If I could give one piece of advice to other mental health care professionals, it would be that these service users are not 'complex', they are people like us who have experienced significant challenges and often trauma. My hope for the future is that the systems they need to navigate to access support can become less fragmented.

  • Eleanor Newton-Hughes is an Assistant Psychologist with Greater Manchester Mental Health NHS Foundation Trust

References

Bates, M. E., Voelbel, G. T., Buckman, J. F., Labouvie, E. W., & Barry, D. (2005). Short‐term neuropsychological recovery in clients with substance use disorders. Alcoholism: Clinical and Experimental Research29(3), 367-377.

Black, C. (2020). Review of Drugs: Executive Summary. London: Home Office. 

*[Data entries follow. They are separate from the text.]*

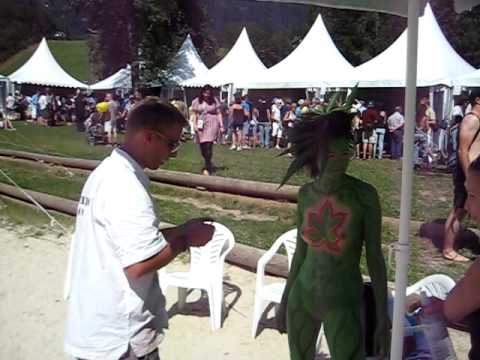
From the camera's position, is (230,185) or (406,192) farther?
(230,185)

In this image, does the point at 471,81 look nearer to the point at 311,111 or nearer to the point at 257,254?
the point at 257,254

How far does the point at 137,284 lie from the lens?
1624 mm

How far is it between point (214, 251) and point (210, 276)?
19 cm

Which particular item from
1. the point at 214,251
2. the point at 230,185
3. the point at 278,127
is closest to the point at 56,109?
the point at 278,127

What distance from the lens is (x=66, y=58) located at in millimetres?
12945

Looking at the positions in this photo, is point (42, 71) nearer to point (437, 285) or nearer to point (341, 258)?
point (437, 285)

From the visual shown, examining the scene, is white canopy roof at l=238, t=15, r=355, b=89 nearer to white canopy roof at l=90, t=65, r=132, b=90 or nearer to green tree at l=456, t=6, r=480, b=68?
white canopy roof at l=90, t=65, r=132, b=90

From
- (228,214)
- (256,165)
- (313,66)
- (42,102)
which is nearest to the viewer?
(228,214)

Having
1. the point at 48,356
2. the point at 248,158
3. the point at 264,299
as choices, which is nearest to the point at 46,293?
the point at 48,356

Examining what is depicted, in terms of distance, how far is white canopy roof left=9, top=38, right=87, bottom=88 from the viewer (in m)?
12.0

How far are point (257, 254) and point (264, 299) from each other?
125 centimetres

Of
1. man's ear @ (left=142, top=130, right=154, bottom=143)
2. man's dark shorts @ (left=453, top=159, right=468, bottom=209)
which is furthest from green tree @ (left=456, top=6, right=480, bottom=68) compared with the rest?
man's ear @ (left=142, top=130, right=154, bottom=143)

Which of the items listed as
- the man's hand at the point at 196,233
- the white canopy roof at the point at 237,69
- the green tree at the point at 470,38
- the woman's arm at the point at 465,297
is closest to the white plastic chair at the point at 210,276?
the man's hand at the point at 196,233

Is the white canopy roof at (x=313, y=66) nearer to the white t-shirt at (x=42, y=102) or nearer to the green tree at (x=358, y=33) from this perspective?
the green tree at (x=358, y=33)
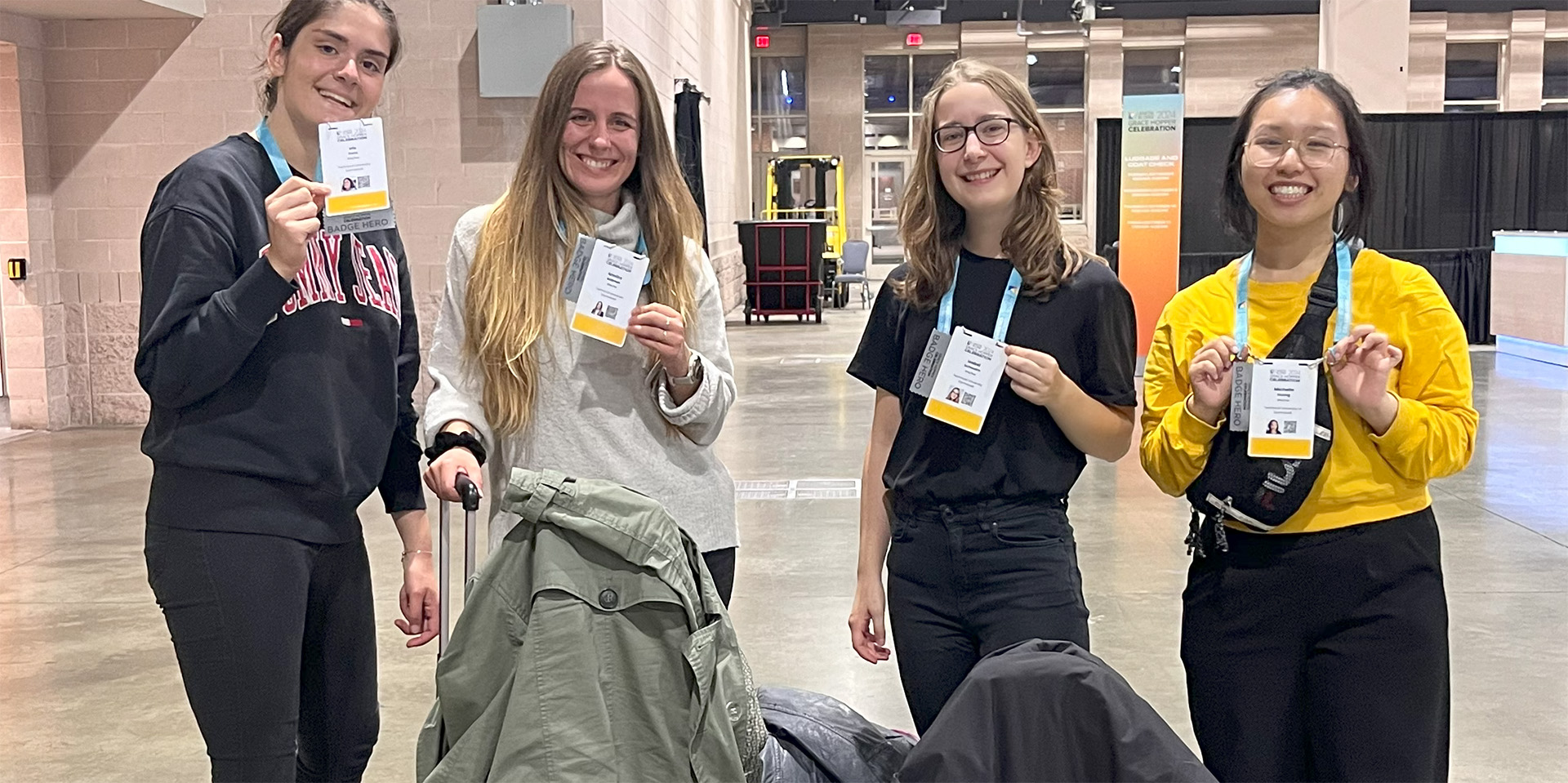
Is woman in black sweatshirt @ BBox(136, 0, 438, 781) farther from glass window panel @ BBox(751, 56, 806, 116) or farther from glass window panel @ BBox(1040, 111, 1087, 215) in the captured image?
glass window panel @ BBox(751, 56, 806, 116)

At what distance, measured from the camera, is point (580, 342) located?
1938 mm

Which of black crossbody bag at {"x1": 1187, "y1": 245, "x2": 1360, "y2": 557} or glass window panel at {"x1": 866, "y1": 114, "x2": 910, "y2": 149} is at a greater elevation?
glass window panel at {"x1": 866, "y1": 114, "x2": 910, "y2": 149}

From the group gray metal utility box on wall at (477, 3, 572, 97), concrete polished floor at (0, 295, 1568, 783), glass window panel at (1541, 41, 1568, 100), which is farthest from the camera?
glass window panel at (1541, 41, 1568, 100)

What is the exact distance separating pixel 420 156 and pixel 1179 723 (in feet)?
22.0

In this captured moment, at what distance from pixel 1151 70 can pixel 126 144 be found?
764 inches

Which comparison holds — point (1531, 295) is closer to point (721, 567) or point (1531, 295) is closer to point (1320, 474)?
point (1320, 474)

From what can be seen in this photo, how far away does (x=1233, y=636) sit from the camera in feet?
6.13

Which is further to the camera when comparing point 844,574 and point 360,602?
point 844,574

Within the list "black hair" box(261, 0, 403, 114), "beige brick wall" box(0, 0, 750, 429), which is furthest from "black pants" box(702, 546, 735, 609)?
"beige brick wall" box(0, 0, 750, 429)

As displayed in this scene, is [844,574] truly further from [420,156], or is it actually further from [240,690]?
[420,156]

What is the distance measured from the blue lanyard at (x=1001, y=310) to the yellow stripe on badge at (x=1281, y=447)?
1.29ft

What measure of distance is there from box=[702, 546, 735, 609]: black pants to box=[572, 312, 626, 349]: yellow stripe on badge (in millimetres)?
373

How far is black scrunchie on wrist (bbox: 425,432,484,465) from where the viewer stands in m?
1.92

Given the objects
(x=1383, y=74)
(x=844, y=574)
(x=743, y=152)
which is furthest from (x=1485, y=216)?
(x=844, y=574)
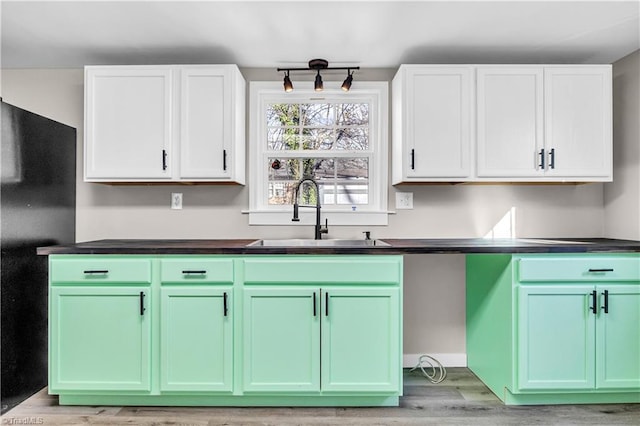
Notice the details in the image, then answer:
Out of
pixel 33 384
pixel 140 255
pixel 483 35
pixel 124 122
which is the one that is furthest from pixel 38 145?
pixel 483 35

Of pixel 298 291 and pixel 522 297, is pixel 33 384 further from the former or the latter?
pixel 522 297

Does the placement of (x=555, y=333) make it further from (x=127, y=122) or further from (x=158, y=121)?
(x=127, y=122)

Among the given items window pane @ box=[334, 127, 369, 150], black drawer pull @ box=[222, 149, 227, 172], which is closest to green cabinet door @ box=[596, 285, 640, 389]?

Black, C. (2021). Review of Drugs Part Two: Prevention, Treatment and Recovery. London: Home Office. 

Farrugia, P. L., Mills, K. L., Barrett, E., Back, S. E., Teesson, M., Baker, A., ... & Brady, K. T. (2011). Childhood trauma among individuals with co-morbid substance use and post-traumatic stress disorder. Mental Health and Substance Use, 4(4), 314-326. 

McLellan, A. T., Lewis, D. C., O'Brien, C. P., & Kleber, H. D. (2000). Drug dependence, a chronic medical illness: implications for treatment, insurance, and outcomes evaluation. Jama284(13), 1689-1695.

Mills, K. L., Teesson, M., Ross, J., & Peters, L. (2006). Trauma, PTSD, and substance use disorders: findings from the Australian National Survey of Mental Health and Well-Being. American journal of psychiatry, 163(4), 652-658.